### [About this task]
Return each entry word for word. Leave the images out.

──────── Input material ────────

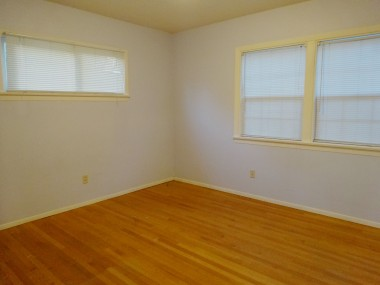 One of the three bedrooms, all with  original hardwood floors exposed.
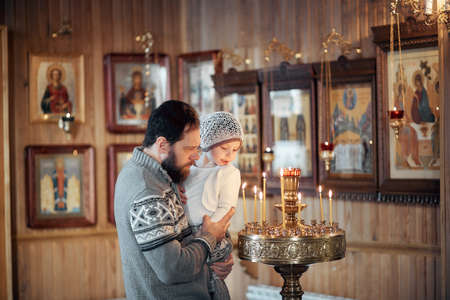 A Russian man with a beard and a daughter is standing in an Orthodox Church, lighting a candle and praying in front of the icon.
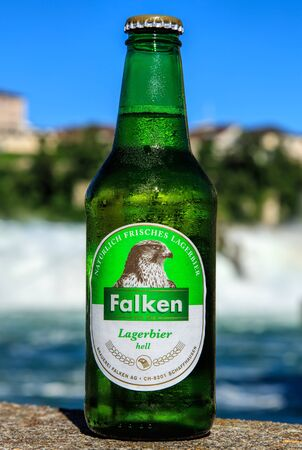 bier: Neuhausen am Rheinfall, Switzerland - 22 June, 2016: a bottle of Falken bier covered by drops of water, the Rhine Falls in the background. Falken (Falken is German for falcon) bier is produced by the Falken brewery in the Swiss city of Schaffhausen since  Editorial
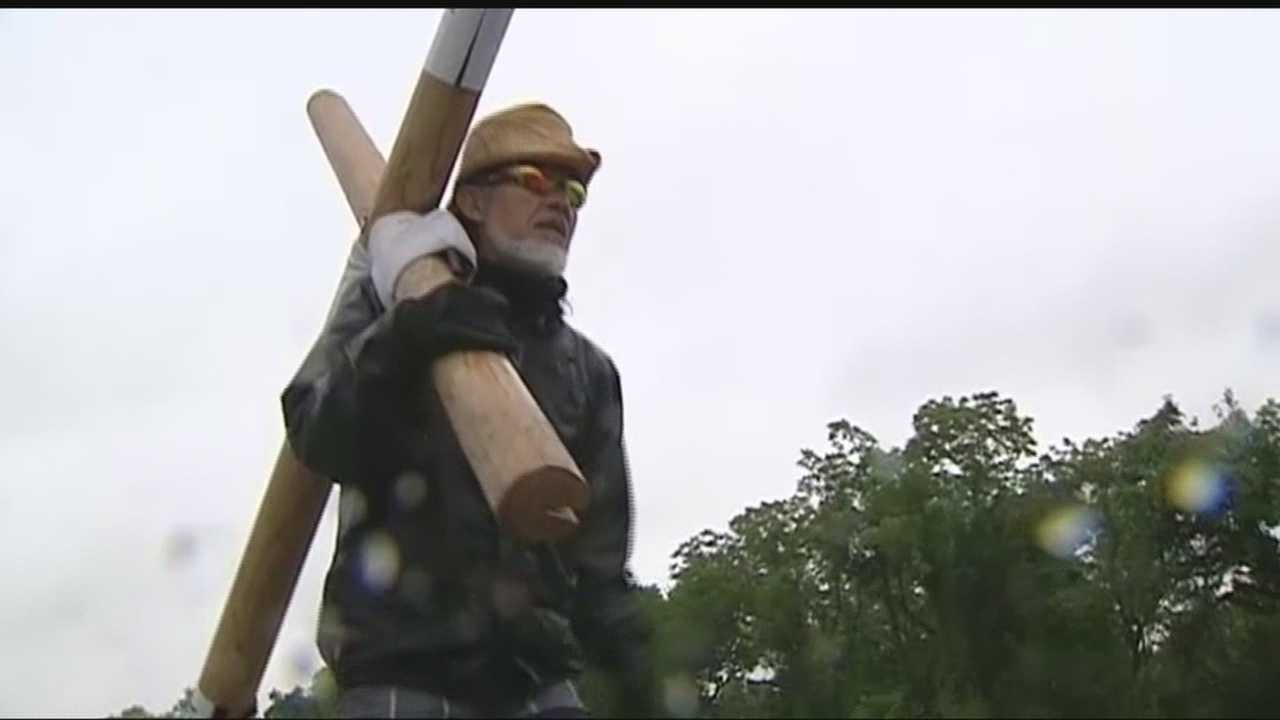 A Minister is traveling across the country carrying a cross, hoping to spread a simple message.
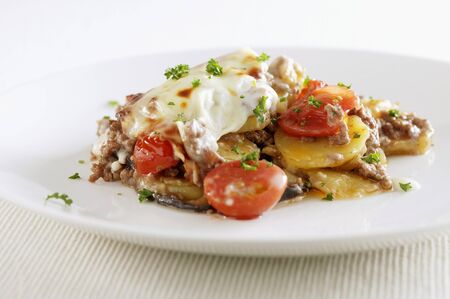 Potato, minced meat and tomato bake LANG_EVOIMAGES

────────

### [Exercise solution]
 One of the three bedrooms, all with  original hardwood floors exposed.
 A Russian man with a beard and a daughter is standing in an Orthodox Church, lighting a candle and praying in front of the icon.
 bier: Neuhausen am Rheinfall, Switzerland - 22 June, 2016: a bottle of Falken bier covered by drops of water, the Rhine Falls in the background. Falken (Falken is German for falcon) bier is produced by the Falken brewery in the Swiss city of Schaffhausen since  Editorial
 A Minister is traveling across the country carrying a cross, hoping to spread a simple message.
 Potato, minced meat and tomato bake LANG_EVOIMAGES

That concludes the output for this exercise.